At the top of Masada
My taper running in Israel couldn't have been better.

Then, I flew back home on Monday night.  The flight was about 15 hours, and I sat next to an older man who kept sniffling.  Maybe he got me sick, I don't know.  I had a heck of a time adjusting to the time change -- the first few nights home, I found myself falling asleep by 8 pm and waking up at 3 am.  Then I developed a cold.

I thought this cold would pass, but it hasn't, and I feel lousy.  I don't get sick very often, but during the last race I ran, the Long Beach Half Marathon on October 9, I was getting over a viral gastroenteritis.  I finished with what most would consider a good finishing time (2:09), but it wasn't up to what I should have done.  After the race, I landed in the med tent for half an hour, unable to stand up for fear of vomiting or passing out, and it took an hour to walk the mile from the finish line to my car.  Long story short, I should not have run that race. 

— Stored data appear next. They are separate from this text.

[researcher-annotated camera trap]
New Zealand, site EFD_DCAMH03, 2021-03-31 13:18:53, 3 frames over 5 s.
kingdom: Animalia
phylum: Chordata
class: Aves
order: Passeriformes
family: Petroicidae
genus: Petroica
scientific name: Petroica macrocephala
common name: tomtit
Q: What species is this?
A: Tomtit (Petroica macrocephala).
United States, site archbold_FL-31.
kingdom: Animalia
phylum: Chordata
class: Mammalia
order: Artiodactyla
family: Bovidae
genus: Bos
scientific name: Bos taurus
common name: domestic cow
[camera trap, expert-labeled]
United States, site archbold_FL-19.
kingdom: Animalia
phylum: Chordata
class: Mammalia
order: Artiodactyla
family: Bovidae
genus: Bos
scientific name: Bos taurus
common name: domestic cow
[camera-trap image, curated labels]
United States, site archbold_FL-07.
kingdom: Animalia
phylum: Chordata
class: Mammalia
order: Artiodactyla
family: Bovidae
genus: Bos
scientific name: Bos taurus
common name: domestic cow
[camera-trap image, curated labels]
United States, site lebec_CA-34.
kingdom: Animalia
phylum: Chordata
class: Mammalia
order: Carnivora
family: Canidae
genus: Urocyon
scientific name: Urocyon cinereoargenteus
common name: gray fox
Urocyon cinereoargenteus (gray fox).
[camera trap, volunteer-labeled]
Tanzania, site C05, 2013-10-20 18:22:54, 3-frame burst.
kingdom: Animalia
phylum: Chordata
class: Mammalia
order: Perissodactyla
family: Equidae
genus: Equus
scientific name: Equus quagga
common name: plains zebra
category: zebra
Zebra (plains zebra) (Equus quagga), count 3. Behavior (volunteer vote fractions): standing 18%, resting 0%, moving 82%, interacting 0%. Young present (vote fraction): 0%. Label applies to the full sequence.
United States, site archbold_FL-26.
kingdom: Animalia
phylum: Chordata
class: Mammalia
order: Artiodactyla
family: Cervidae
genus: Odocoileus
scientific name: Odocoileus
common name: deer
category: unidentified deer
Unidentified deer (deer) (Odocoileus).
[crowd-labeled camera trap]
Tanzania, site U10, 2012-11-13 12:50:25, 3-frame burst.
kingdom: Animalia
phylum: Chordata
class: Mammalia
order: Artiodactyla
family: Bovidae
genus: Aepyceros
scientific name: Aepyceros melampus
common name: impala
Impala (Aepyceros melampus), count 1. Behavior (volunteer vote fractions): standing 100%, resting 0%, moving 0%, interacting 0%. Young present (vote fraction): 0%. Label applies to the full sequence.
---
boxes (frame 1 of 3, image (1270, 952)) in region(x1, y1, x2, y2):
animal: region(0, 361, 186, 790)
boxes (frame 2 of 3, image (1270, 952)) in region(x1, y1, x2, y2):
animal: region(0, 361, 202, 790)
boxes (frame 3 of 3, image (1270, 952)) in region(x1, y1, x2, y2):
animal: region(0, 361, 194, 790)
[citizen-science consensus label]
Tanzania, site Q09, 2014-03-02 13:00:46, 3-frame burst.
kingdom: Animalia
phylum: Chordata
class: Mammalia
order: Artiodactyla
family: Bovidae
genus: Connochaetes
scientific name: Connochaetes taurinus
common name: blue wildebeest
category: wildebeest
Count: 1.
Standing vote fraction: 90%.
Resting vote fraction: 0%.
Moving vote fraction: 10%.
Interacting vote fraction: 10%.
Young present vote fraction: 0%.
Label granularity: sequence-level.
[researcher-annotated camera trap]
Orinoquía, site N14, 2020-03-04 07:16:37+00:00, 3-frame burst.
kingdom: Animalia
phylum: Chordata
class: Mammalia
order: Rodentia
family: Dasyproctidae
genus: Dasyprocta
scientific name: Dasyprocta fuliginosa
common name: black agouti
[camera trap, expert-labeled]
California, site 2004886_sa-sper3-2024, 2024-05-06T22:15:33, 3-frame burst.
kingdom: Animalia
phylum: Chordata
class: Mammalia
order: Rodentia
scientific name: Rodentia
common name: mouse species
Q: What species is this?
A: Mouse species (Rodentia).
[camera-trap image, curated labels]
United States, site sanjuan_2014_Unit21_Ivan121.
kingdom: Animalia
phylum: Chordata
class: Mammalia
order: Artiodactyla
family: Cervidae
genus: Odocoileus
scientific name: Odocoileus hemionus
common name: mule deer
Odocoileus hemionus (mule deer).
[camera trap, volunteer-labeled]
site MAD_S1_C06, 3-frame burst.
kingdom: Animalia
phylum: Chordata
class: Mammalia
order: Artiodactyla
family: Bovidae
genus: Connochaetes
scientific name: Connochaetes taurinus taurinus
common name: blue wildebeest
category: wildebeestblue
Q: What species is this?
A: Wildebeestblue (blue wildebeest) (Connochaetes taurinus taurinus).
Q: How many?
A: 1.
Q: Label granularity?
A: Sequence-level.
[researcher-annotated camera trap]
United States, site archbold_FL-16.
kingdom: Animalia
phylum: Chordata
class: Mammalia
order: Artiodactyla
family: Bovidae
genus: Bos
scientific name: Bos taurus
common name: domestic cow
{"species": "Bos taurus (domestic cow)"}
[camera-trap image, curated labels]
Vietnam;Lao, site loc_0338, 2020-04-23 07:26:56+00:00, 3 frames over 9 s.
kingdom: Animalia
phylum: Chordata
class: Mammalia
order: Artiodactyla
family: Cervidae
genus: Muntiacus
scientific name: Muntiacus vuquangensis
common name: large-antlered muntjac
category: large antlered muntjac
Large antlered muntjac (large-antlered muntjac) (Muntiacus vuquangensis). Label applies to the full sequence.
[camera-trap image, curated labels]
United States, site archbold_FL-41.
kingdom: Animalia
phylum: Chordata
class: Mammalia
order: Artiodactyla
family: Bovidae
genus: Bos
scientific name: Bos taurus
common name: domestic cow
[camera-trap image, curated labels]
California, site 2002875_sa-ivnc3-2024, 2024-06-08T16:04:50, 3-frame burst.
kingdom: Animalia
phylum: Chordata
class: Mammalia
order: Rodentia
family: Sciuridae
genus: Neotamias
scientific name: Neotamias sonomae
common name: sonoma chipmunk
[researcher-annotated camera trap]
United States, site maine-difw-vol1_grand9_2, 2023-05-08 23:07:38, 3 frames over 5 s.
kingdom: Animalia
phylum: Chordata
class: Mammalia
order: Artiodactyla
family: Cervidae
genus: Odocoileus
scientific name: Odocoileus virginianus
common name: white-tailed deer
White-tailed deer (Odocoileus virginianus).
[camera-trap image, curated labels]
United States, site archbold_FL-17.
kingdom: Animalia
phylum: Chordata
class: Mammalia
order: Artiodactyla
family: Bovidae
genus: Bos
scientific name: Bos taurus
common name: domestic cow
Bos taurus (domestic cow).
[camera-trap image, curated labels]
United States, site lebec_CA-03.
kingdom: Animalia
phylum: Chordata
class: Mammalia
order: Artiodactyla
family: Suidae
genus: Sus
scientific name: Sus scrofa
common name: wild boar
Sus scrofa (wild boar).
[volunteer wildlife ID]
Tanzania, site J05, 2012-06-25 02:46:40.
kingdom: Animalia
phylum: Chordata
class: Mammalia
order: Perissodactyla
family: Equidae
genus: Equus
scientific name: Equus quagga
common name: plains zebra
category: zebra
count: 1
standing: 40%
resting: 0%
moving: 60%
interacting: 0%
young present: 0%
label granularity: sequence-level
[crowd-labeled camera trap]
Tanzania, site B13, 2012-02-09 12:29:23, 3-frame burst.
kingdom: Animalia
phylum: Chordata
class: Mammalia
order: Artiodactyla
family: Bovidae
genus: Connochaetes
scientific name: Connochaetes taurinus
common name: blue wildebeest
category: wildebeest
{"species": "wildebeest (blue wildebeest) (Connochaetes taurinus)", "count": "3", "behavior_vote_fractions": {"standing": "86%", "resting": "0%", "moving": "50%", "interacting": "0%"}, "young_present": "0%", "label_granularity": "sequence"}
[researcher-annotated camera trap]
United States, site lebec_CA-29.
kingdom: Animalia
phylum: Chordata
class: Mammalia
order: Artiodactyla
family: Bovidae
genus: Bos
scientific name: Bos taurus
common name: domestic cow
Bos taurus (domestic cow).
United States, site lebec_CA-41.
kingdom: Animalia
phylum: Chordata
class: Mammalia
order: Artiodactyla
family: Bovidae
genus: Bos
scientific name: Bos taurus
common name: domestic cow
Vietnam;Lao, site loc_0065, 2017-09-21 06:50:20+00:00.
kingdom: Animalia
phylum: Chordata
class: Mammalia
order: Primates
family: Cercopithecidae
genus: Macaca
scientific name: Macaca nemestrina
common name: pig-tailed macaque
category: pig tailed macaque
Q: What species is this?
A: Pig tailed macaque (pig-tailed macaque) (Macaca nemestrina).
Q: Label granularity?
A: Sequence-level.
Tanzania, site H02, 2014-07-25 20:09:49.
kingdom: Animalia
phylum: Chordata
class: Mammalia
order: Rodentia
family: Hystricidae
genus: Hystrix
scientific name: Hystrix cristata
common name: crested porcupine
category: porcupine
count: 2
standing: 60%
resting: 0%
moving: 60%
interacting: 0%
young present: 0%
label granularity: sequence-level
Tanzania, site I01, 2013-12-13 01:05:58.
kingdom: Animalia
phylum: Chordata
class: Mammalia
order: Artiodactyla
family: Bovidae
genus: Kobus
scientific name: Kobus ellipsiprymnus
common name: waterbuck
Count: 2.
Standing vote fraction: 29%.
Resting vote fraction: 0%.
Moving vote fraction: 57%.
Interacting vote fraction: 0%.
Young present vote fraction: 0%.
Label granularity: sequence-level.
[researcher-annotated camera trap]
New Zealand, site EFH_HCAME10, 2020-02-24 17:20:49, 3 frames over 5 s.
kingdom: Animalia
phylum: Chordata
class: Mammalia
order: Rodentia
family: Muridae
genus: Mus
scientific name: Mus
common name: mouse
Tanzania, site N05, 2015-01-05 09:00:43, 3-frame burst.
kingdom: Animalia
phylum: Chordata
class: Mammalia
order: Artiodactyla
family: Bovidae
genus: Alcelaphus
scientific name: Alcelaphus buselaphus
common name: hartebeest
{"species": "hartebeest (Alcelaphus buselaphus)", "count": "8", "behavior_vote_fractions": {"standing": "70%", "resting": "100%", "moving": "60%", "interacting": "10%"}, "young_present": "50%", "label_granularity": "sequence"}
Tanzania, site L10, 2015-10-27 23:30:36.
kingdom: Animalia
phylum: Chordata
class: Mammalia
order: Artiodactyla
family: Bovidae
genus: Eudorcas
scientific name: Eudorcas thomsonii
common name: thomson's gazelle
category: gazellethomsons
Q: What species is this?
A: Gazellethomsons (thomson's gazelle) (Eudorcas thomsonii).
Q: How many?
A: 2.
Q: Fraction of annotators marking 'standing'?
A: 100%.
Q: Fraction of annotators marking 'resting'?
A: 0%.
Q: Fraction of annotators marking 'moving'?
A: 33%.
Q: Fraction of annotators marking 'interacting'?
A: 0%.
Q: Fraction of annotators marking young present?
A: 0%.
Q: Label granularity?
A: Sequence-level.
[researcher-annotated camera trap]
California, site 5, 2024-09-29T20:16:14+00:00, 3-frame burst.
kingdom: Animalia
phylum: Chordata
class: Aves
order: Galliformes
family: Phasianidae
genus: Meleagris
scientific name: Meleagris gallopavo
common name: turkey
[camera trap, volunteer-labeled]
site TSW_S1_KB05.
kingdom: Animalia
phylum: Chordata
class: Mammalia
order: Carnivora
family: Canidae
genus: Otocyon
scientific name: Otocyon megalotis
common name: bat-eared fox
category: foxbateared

And I'm taking that lesson to heart -- Santa Clarita is an important race for me, and I want to have my best marathon finisher time yet.  If I try to run tomorrow, I will feel lousy and be disappointed with my performance.

So, I'm completely bummed out, but I am skipping tomorrow's marathon.

However, I will not let my base training go to waste.  I am contemplating three different options:
--Santa Barbara Marathon -- Saturday, November 12, next weekend.  Rolling hills, similar to Santa Clarita, a point-to-point race that isn't all too scenic until the end.
--Malibu Marathon -- Sunday, November 13, next weekend.  Very hilly, especially over the last 8 miles.  Not a race where I will post a very fast time, but at least it's local and I might be able to talk my family into cheering me on at the end.
--California International Marathon -- December 4, a month from now.  It's relatively fast, with great crowd support, and a few rolling hills.  But it's in Sacramento, it's cold (28 degrees at the start line when I did the race 2 years ago!) and would require flying to the race.  And I don't feel like waiting another month to run.

I am leaning toward doing Santa Barbara.  In the meantime, I'll be resting (which I'm not very good at) and hoping this cold passes.